Tutorial
Normalized Database for Querying I90 Files from REE
Build a normalized database to efficiently query and analyze historical energy programming data from the Spanish electrical system. Learn database design, normalization, and optimization for energy market analysis.
Imagine you are an energy trader and want to analyze the energy management of the most important units in the Spanish electricity market, those that have suffered the most curtailment. Ideally, you would have the historical information of the energy programming units in a database (DB) to be able to query and analyze it efficiently.
For example, you would like to query which have been the 5 units that have suffered the most curtailment after the day-ahead market in each month of the year 2023. First, you download the operational information from a database and then analyze it.

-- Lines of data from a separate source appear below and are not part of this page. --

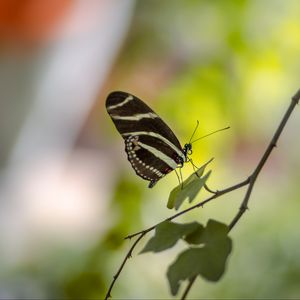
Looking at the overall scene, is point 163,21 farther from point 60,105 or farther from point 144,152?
point 144,152

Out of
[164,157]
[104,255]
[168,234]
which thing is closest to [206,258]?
[168,234]

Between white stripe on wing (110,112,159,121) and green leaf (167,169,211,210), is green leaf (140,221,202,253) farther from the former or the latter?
Result: white stripe on wing (110,112,159,121)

from sqlalchemy import create_engine
import pandas as pd
engine = create_engine(f'postgresql://{USER}:{PASSWORD}@{URL}:{PORT}/{DATABASENAME}')
df = pd.read_sql_table(query, engine)
idx = df.groupby('unit').energy.sum().nsmallest(20).index
(df
.query('unit in @idx')
.pivot_table(
index='unit',
columns='month',
values='energy',
aggfunc='sum'
)
)

Why do you need a database to analyze the information from the I90 files? We explain it below.
I90 files context
Introduction
As explained in this tutorial, the I90 files from REE provide daily information on energy programming units in Spain according to generation programs.

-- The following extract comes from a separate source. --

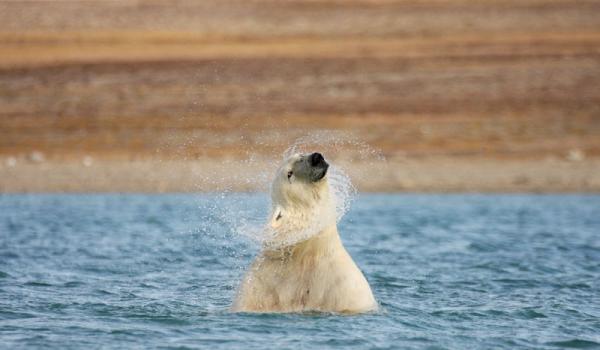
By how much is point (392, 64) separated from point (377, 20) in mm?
4508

Limitations of public servers
To work with all the historical information, we will download all the I90 files from REE through their website, from the first available date to the current date. Once the search is resolved, we click on the I90 file to download the zip.

The first failure we encounter when requesting such a wide range of data is that the servers cannot support the amount of data to be sent and crash, showing an error.
{
"Status": 500,
"message": "Internal server error"
}
For each day, REE should return a zip with as many Excels as there are days in the requested period.

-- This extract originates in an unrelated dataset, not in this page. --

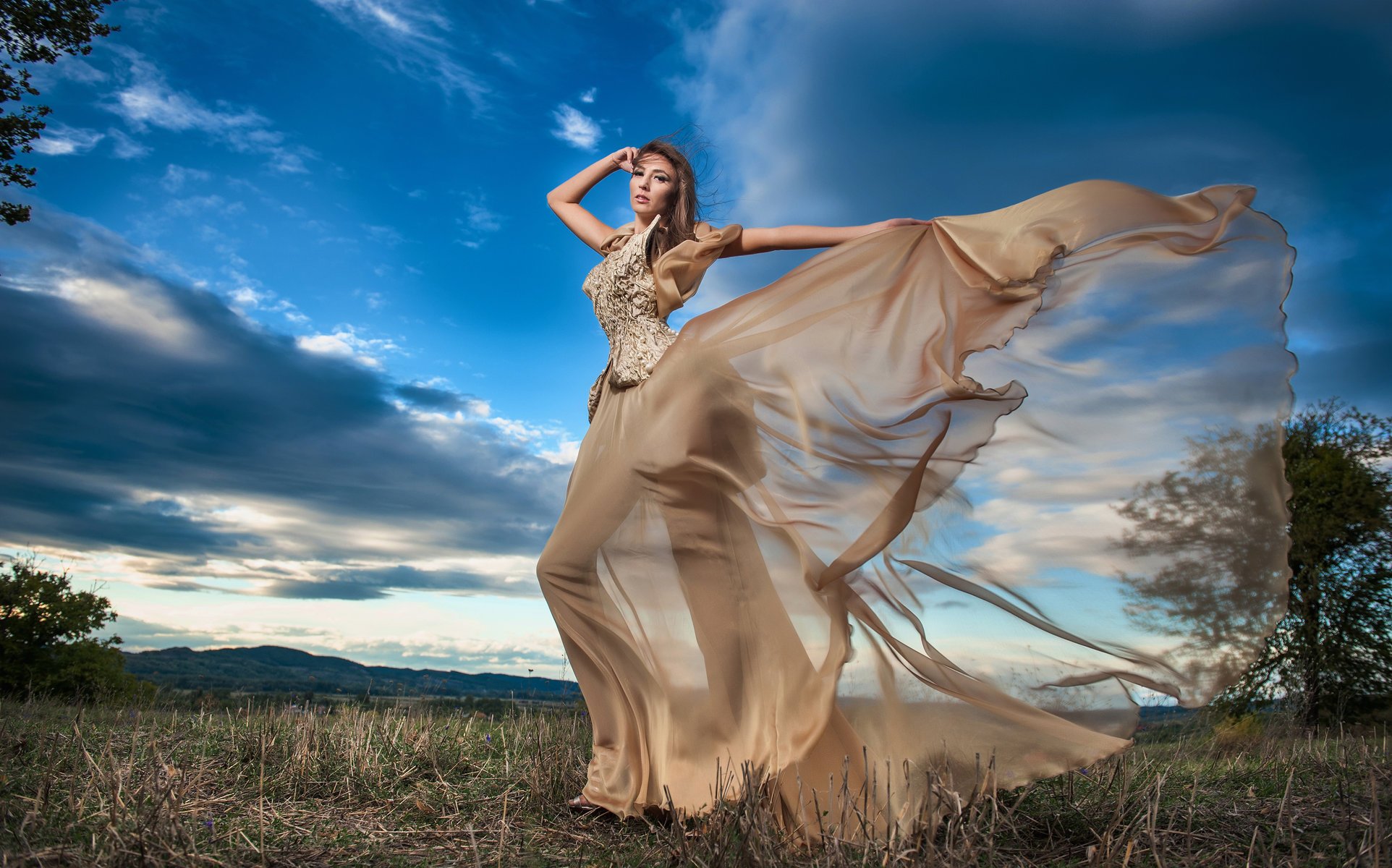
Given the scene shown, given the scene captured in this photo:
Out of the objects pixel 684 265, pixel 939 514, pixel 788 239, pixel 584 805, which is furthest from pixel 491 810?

If we also have to filter the information by market subjects among all the Excels, we would not only have to download the data but also filter it over each Excel.
On the other hand, if we develop a database to store the information in a structured way in a single table where we categorize the data by market subjects, programming units, generation programs, and result type, we could query the information much more efficiently.
For example, if we request all the operational information of the Iberdrola units with code IBEG
, it would take less than two seconds.

We spend more time preprocessing the Excels for each new analysis than developing the database and dumping the most updated information every day.
Process to develop DB system
Normalize data structure
There are many Excels, each with similar but not identical columns. Additionally, the values are sometimes in MWh and others in €/MWh. The I90 data from REE are from generation units, each sheet representing a different program and result type.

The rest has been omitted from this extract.